> **PROBLEM REQUIREMENTS**
From the listing below, pull out every line where the string "over" appears.

> **MATERIAL PROVIDED**
■ ■ ■

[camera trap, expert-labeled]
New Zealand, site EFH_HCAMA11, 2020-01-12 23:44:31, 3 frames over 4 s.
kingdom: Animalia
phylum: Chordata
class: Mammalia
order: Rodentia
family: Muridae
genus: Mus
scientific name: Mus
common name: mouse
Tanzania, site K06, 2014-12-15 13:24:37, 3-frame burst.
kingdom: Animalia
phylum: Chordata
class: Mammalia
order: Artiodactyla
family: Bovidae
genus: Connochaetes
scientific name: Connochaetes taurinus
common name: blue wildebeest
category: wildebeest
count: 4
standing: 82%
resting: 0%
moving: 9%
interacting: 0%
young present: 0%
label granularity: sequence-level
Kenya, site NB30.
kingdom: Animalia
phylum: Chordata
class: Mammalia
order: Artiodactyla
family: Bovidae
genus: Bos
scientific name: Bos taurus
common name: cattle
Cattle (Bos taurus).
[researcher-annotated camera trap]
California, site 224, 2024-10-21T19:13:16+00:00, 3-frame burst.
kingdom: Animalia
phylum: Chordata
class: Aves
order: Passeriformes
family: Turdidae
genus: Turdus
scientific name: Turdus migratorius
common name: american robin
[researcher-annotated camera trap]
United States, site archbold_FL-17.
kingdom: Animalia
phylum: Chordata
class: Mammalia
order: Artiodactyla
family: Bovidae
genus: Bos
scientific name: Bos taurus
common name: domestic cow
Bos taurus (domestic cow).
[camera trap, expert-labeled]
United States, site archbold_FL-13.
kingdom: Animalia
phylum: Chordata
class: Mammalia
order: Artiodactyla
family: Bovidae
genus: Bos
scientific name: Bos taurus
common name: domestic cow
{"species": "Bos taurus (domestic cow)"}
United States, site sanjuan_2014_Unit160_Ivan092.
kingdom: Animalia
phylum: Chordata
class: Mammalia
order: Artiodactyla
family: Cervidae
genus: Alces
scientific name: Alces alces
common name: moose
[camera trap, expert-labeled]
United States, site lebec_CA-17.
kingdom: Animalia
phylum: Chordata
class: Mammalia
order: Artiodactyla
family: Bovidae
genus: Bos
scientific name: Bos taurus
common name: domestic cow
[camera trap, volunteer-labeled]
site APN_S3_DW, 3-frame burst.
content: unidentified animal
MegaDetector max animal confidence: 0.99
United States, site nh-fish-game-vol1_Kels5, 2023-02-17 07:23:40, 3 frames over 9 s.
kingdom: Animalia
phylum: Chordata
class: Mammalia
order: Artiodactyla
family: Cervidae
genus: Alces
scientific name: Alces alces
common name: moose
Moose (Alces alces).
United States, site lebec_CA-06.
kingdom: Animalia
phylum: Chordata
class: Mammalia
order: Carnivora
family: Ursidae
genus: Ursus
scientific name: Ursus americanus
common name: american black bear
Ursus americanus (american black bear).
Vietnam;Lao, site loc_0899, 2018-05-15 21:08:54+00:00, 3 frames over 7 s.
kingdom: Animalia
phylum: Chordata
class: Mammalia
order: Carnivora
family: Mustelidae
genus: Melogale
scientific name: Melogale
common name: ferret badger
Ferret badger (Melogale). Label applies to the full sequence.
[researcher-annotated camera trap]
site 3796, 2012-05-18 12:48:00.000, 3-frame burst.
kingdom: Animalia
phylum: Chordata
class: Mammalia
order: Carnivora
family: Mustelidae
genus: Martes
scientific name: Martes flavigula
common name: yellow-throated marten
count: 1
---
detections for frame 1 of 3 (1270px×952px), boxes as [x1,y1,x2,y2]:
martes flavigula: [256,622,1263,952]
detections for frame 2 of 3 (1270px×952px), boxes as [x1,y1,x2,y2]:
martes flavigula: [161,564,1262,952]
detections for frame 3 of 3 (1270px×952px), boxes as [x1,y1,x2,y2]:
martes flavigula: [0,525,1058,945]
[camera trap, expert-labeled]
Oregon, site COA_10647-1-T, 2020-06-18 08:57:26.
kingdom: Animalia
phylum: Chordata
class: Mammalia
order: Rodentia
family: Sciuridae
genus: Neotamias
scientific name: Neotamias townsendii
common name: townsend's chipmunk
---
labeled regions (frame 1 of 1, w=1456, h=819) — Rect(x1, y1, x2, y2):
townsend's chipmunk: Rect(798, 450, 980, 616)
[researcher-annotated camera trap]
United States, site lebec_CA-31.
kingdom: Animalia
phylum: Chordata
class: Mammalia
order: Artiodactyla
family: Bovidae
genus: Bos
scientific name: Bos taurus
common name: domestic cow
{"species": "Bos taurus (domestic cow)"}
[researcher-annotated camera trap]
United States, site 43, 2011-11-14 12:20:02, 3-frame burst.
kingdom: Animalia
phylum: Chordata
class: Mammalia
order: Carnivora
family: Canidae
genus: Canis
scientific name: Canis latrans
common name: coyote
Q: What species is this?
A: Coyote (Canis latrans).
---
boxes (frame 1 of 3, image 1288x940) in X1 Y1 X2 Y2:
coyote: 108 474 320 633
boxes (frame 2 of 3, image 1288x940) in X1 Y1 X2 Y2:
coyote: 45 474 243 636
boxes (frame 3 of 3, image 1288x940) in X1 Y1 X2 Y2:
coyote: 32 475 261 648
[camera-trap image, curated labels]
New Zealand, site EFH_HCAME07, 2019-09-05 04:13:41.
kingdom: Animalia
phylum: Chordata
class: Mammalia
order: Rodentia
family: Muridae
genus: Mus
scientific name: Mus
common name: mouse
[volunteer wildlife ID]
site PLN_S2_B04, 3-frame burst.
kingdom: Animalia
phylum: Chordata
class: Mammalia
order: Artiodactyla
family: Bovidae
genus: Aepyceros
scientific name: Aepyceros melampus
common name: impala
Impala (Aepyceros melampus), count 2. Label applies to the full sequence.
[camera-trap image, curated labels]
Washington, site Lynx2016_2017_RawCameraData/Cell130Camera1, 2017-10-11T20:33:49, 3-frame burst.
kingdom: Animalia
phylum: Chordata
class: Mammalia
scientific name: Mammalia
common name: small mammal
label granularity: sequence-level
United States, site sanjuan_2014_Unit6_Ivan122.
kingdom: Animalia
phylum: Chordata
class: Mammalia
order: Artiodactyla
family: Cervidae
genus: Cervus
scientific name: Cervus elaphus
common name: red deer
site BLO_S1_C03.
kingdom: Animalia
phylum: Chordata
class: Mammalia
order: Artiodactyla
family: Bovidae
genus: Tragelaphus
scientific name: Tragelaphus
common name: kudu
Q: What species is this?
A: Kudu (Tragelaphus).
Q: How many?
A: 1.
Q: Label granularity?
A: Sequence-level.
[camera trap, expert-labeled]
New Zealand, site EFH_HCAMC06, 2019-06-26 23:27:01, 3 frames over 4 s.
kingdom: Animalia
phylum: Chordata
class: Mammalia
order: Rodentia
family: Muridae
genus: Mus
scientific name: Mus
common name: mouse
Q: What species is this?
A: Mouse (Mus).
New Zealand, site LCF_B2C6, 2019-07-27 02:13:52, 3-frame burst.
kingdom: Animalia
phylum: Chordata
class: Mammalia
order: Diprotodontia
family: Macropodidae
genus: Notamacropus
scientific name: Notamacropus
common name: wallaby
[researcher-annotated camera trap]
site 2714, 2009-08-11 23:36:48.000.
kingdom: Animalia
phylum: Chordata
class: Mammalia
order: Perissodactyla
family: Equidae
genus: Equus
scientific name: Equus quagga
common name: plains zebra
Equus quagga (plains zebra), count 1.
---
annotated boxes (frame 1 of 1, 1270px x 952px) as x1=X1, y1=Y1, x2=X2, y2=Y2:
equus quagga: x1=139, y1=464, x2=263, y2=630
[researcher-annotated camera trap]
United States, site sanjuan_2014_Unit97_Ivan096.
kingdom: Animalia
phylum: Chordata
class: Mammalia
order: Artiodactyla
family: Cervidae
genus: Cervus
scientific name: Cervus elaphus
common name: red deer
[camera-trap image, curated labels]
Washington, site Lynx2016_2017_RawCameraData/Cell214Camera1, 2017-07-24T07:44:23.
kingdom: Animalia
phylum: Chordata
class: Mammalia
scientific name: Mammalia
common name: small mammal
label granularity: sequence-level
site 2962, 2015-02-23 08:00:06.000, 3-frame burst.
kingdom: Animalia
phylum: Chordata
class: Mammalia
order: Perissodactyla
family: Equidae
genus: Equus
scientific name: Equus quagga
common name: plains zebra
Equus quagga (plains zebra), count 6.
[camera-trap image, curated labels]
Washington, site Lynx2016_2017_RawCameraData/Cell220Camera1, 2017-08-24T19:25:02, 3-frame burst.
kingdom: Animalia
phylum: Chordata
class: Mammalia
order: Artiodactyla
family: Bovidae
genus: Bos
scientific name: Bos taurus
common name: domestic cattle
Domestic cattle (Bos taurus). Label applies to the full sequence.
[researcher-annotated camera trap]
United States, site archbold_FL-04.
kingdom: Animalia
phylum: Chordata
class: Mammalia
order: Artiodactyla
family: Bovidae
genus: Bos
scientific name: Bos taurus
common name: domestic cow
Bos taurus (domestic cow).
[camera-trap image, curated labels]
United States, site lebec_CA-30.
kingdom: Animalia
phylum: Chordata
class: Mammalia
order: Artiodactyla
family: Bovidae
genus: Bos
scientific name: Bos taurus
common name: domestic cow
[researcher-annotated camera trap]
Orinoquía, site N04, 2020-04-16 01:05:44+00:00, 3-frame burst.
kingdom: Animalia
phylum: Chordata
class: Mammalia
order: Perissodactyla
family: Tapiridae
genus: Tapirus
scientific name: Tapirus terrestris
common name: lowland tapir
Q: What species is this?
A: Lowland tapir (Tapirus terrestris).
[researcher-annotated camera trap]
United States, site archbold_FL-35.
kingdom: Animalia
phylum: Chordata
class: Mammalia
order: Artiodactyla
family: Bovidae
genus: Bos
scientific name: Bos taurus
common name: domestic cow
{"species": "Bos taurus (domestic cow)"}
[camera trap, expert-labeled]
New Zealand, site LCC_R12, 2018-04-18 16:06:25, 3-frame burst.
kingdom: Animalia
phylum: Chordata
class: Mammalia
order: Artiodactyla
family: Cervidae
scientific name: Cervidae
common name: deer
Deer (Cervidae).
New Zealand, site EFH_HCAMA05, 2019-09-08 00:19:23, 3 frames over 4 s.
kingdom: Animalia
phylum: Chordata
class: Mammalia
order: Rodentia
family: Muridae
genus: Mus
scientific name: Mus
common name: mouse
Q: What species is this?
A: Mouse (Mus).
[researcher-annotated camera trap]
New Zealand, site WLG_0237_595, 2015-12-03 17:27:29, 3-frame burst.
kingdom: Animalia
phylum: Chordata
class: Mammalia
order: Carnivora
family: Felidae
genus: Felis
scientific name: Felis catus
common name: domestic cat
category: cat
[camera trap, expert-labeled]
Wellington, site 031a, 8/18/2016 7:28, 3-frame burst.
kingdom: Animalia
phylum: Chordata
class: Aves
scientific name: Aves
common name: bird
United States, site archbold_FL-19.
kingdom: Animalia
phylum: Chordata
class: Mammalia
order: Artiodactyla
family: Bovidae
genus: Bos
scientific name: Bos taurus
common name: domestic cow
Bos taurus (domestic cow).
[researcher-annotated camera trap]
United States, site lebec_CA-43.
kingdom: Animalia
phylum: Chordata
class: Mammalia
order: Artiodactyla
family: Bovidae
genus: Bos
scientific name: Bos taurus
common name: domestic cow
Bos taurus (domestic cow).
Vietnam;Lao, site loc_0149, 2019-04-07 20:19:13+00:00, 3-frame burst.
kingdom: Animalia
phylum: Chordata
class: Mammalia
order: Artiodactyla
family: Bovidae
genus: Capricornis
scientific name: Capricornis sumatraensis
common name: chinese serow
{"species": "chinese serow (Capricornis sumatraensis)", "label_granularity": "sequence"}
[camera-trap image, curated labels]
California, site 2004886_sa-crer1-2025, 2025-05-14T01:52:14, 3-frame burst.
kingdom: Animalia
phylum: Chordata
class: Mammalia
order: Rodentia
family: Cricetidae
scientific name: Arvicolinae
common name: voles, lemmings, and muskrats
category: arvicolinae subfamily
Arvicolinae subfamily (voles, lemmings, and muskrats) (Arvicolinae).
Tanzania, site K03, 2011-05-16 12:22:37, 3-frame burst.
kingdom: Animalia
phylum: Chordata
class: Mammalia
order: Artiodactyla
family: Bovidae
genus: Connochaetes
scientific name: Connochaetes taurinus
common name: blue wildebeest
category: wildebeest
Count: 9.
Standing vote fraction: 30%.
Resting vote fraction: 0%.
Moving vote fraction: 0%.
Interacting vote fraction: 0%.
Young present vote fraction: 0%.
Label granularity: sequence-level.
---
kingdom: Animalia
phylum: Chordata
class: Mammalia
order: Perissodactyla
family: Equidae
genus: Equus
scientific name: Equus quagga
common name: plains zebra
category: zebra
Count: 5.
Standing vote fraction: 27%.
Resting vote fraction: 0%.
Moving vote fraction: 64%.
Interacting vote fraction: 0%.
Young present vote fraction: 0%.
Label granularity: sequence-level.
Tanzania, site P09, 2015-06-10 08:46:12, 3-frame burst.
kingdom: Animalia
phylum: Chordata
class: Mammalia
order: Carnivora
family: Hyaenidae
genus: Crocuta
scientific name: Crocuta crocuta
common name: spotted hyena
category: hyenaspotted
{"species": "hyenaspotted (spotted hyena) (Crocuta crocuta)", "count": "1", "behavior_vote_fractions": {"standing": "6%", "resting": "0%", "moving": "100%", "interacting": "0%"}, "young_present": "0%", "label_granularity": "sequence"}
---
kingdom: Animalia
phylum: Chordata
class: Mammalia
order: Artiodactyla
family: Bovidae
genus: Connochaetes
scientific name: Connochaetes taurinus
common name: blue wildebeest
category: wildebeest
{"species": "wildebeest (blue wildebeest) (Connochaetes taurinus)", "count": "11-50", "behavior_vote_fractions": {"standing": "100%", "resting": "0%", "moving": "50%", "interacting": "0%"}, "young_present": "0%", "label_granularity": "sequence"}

■ ■ ■

> **TASK RESULT**
New Zealand, site EFH_HCAMA11, 2020-01-12 23:44:31, 3 frames over 4 s.
United States, site nh-fish-game-vol1_Kels5, 2023-02-17 07:23:40, 3 frames over 9 s.
Vietnam;Lao, site loc_0899, 2018-05-15 21:08:54+00:00, 3 frames over 7 s.
New Zealand, site EFH_HCAMC06, 2019-06-26 23:27:01, 3 frames over 4 s.
New Zealand, site EFH_HCAMA05, 2019-09-08 00:19:23, 3 frames over 4 s.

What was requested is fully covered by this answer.